Tu as cy devant (Lecteur) le discours de Loys Meigret Lyonnoys, touchant nostre escripture Françoyse. Qui est un œuvre, ou il l'ha si nayfvement debatuë, qu'il me contrainct (ou guieres ne s'en fault) de tenir son party: voyre l'ensuyvre de brief en sa forme d'escrire, fondée en raisons vifves & pleines de verité: encores que Mos, ce tyran, vicieux & resveur, ne fasse aultre chose que luy recalcitrer. Apres lequel traicté il m'ha semblé bon d'adjoindre, La maniere de bien traduire d'une langue en aultre: la punctuation de la langue Françoyse: & les accentz d'icelle, mis en lumiere par Estienne Dolet, natif d'Orleans. Et ce ay je faict (meu envers toy de bon vouloir) si non à ton utilité, au moins pour te resjouyr l'esprit en la tradition de ces deux advis ensemble (Pourquoy n'oseray-je point dire Institutions?) proffitables aux professeurs de nostre langue. Mais si tu trouve l'orthographie de Meigret, dissemblable à celle de Dolet: sçache que l'un le veult ainsi, & l'aultre pareillement. Doncques (amy) ne dy point que j'escry en diverses manieres, comme confuz, & ne sçachant de quel boys faire flesches, quand tu auras leu ce, que je te presente: ains reçoy le tout d'aussi joyeuse face, comme je te le livre. Et à Dieu.
AU LECTEUR ENCORES.
Ly et puis juge: ne juge toutesfoys devant, que d'avoir veu mon Orateur Françoys, qui (possible est) te satisfaira, quant aux doubtes, ou tu pourras encourir lisant ce Livre.
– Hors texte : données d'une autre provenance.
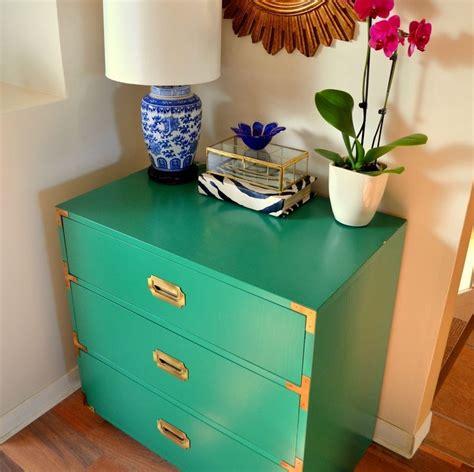 Image d'un meuble repeint en bleu avec des bordures repeintes en doré.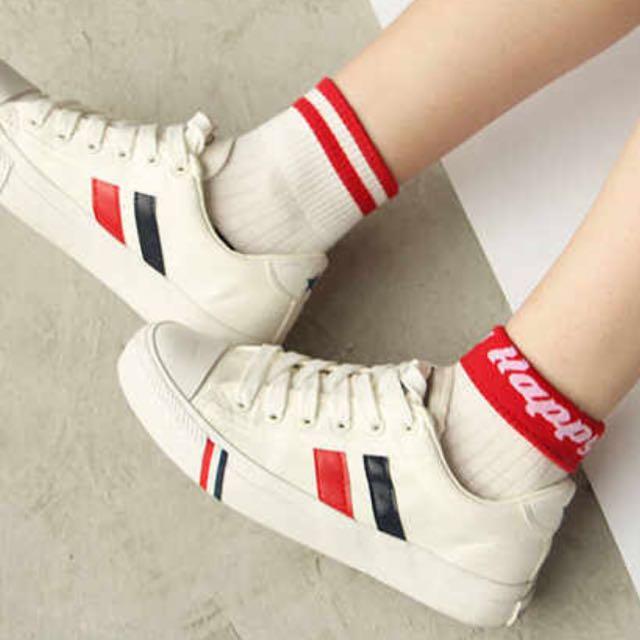 🆕 Oldschool Red Stripe Socks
Dixain, de Saincte Marthe.
Pourquoy es tu d'aultruy admirateur, Vilipendant le tien propre langage? Est ce (Françoys) que tu n'as instructeur, Qui d'icelluy te demonstre l'usage? Maintenant as en ce grand advantage, Si vers ta langue as quelcque affection: Dolet t'y donne une introduction Si bonne en tout, qu'il n'y a que redire: Car il t'enseigne (ô noble invention) D'escrire bien, bien tourner, & bien dire.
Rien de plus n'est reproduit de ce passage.